Something to perhaps realize is that your two problems may not be as different as you think if $\lambda$ is an ad-hoc parameter.
For any solution to your 2nd problem (where $\theta > 1$), there exists a $\lambda$ for problem 1 which gives you the same solution as problem 2.
Example
Let $f$ and $g$ be convex functions and let $\mathbf{x}$ denote a vector. To build some intuition, consider the two problems (stylized versions of your problem 1 and problem 2).
Problem A:
\begin{equation}
\begin{array}{*2{>{\displaystyle}r}}
\mbox{minimize (over $\mathbf{x}$)} & f(\mathbf{x}) + \lambda_1g(\mathbf{x}) \end{array}
\end{equation}
Problem B:
Let $h(x)$ be convex and non-decreasing over the range of $g$, hence composition $h(g(\mathbf{x}))$ is also convex. Consider
\begin{equation}
\begin{array}{*2{>{\displaystyle}r}}
\mbox{minimize (over $\mathbf{x}$)} & f(\mathbf{x}) + \lambda_2 h\left( g(\mathbf{x}) \right) \end{array}
\end{equation}
First order conditions
Both are convex optimization problems and the first order conditions are necessary and sufficient.

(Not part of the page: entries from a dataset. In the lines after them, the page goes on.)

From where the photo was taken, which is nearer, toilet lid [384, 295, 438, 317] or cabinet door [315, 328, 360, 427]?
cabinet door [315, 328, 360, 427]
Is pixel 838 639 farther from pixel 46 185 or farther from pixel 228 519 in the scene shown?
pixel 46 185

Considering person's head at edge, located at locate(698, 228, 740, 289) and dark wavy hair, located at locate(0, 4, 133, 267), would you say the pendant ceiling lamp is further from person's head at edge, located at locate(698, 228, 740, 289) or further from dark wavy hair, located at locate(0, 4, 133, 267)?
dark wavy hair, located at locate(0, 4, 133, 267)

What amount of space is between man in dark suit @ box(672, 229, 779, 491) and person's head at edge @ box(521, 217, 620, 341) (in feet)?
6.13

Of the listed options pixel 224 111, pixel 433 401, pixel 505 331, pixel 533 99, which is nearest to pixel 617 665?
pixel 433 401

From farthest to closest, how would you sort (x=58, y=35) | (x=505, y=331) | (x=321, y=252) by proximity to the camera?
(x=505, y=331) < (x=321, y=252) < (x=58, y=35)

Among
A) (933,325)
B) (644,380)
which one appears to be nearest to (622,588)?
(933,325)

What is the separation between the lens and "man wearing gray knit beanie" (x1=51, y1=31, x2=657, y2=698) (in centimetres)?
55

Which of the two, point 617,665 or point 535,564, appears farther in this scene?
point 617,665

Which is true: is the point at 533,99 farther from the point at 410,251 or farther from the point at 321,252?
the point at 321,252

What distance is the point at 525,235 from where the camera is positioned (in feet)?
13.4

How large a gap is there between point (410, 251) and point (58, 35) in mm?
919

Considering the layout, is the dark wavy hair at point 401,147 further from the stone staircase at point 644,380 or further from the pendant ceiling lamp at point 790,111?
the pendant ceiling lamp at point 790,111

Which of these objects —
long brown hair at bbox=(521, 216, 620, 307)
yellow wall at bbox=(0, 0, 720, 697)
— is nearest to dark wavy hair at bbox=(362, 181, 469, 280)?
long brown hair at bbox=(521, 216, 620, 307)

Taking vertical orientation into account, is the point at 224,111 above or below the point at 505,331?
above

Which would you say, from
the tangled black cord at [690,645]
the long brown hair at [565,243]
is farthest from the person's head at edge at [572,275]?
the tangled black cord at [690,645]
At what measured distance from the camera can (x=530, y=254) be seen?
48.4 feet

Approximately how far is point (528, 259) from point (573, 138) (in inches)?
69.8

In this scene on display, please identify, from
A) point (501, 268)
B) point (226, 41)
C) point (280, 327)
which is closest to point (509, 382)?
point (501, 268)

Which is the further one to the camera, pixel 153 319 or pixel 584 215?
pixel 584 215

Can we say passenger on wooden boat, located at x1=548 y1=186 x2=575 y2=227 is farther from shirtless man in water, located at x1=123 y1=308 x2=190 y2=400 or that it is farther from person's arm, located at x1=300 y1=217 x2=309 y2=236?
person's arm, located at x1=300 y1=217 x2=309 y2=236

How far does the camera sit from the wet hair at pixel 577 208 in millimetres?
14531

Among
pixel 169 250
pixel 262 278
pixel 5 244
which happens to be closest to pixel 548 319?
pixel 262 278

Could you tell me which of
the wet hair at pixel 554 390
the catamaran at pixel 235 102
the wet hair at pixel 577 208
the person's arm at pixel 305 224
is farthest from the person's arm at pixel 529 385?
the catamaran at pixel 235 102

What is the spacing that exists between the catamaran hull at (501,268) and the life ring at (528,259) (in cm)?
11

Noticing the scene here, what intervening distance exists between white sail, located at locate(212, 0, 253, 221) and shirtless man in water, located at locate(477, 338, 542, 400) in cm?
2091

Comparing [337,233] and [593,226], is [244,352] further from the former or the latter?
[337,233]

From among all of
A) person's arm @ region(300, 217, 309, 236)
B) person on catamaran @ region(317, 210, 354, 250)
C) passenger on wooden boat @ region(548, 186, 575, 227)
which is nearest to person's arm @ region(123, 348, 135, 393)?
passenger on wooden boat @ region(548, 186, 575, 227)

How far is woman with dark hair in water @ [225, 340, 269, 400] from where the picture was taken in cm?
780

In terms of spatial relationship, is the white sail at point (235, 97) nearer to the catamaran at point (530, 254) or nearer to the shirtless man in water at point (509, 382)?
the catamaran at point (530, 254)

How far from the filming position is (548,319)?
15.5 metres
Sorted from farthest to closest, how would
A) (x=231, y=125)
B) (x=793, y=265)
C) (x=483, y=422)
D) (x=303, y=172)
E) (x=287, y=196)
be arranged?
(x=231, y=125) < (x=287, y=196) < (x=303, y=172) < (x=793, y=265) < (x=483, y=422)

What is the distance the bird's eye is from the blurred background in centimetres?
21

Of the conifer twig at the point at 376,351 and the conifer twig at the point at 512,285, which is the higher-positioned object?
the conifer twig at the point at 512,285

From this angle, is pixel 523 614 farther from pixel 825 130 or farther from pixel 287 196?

- The first order condition for problem A is $\frac{\partial f}{\partial \mathbf{x}} + \lambda_1 \frac{\partial g}{\partial \mathbf{x}} = 0$.
- The first order condition for problem B is $\frac{\partial f}{\partial \mathbf{x}} + \lambda_2 h'(g(\mathbf{x}))\frac{\partial g}{\partial \mathbf{x}} = 0$.
Let $\mathbf{x}^*$ be the solution to either problem A or problem B. If $\lambda_1 = \lambda_2 h'(g(\mathbf{x}^*))$ then problem A and problem B have the same solution.
Your penalty is $h(x) = x^\theta$ (which is convex and increasing on the region $x >0$ if $\theta > 1$). Observe $h'(x) = \theta x^{\theta - 1}$. Also observe that to achieve the same solution $\mathbf{x}^*$, you could have $\lambda_1 > \lambda_2$ or $\lambda_1 < \lambda_2$ depending on the specific parameterization. As you've formulated the problem, increasing $\theta$ doesn't necessarily increase the penalty for larger risk (where risk is defined as the standard deviation of returns)! For example, let's say your solution $\mathbf{x}^*$ for $\theta = 1$ gives a standard deviation of returns of .01. Simply raising $\theta$ to $1000$ would increase the convexity of the risk penalty but it would decrease the level of the penalty to numerical irrelevance.
Your $g(\mathbf{x}) = \sqrt{\mathbf{x}'\Sigma \mathbf{x}}$ where $\Sigma$ is the covariance matrix of returns.